2. La demande de marque de l’Union européenne no 18 140 949 est rejetée dans son intégralité.
3. La demanderesse supporte les frais, fixés à 620 EUR.
MOTIFS
Le 04/05/2020, l’opposante a formé une opposition à l’encontre de tous les produits de la demande de marque de l’Union européenne no 18 140 949 «CLEOPATRA» (marque verbale).L’opposition est fondée sur l’enregistrement de la marque de l’Union européenne no 18 049 333 «THE ritual OF CLEOPATRA» (marque verbale).L’opposante a invoqué l’article 8, paragraphe 1, point b) du RMUE.
Risque de confusion — article 8, paragraphe 1, point b), du RMUE
Constitue un risque de confusion le risque que le public puisse croire que les produits ou les services en cause, dans l’hypothèse où ils portent les marques en question, proviennent de la même entreprise ou, le cas échéant, d’entreprises liées économiquement.L’existence d’un risque de confusion dépend de l’appréciation, lors d’une évaluation globale, de plusieurs facteurs interdépendants.Ces facteurs incluent la similitude des signes, la similitude des produits et services, le caractère distinctif de la marque antérieure, les éléments distinctifs et dominants des signes en conflit et le public pertinent.
a) Les produits
Les produits sur lesquels l’opposition est fondée, sont les suivants:
Classe 3:Fards;mascara;fards à paupières, palettes à paupières, crayons à paupières;eye- liners, eye-eye-liners, eye-liners;sourcils (crayons pour les -);poudre, poudre compacte pour
Décision sur l’opposition no B 3 118 316Page du 2 6
poudriers, poudriers, boules de coton;rouge à lèvres, rouges à lèvres liquides, étuis pour rouges à lèvres, à lèvres;crèmes pour le visage et poudres pour le visage;fond de teint, fond pour la peau, teint liquide;vernis à ongles, vernis à ongles, dissolvants, vernis à ongles, vernis à ongles, vernis à ongles.

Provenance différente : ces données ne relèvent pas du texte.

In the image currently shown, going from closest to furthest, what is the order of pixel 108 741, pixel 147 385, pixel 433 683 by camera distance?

Les produits contestés sont les suivants:
Classe 3:Bandes de cire pour l’épilation;crèmes dépilatoires;cire à épiler;crème dépilatoire;dépilatoires;dépilatoires;cires dépilatoires;cire dépilatoire.
Les facteurs pertinents en ce qui concerne la comparaison des produits ou services incluent, en particulier, la nature et la destination des produits ou services, les canaux de distribution, les points de vente, les producteurs, l’utilisation ainsi que leur caractère concurrent ou complémentaire.
Bandes de cire pour l’épilation contestées;crèmes dépilatoires;cire à épiler;crème dépilatoire;dépilatoires;dépilatoires;cires dépilatoires;Contrairement aux arguments de la demanderesse, la cire pour l’épilation est au moins similaire aux crèmes pour le visage de l’opposante,étant donné que ces dernières peuvent inclure des crèmes pour le visage destinées à l’épilation.Parconséquent, leur destination, leurs canaux de distribution et leur public pertinent peuvent coïncider.En outre, ils proviennent généralement des mêmes entreprises.
b) Public pertinent — niveau d’attention
Le consommateur moyen de la catégorie de produits concernée est censé être normalement informé et raisonnablement attentif et avisé.Il convient également de prendre en considération le fait que le niveau d’attention du consommateur moyen est susceptible de varier en fonction de la catégorie de produits ou de services en cause.
En l’espèce, les produits jugés au moins similaires s’adressent au grand public et à des clients professionnels possédant une expertise ou des connaissances professionnelles spécifiques.Le niveau d’attention est moyen.
c) Les signes
LE RITUE DE CLEOPATRA CLEOPATRA
Marque antérieure Signe contesté
Le territoire pertinent est l’Union européenne.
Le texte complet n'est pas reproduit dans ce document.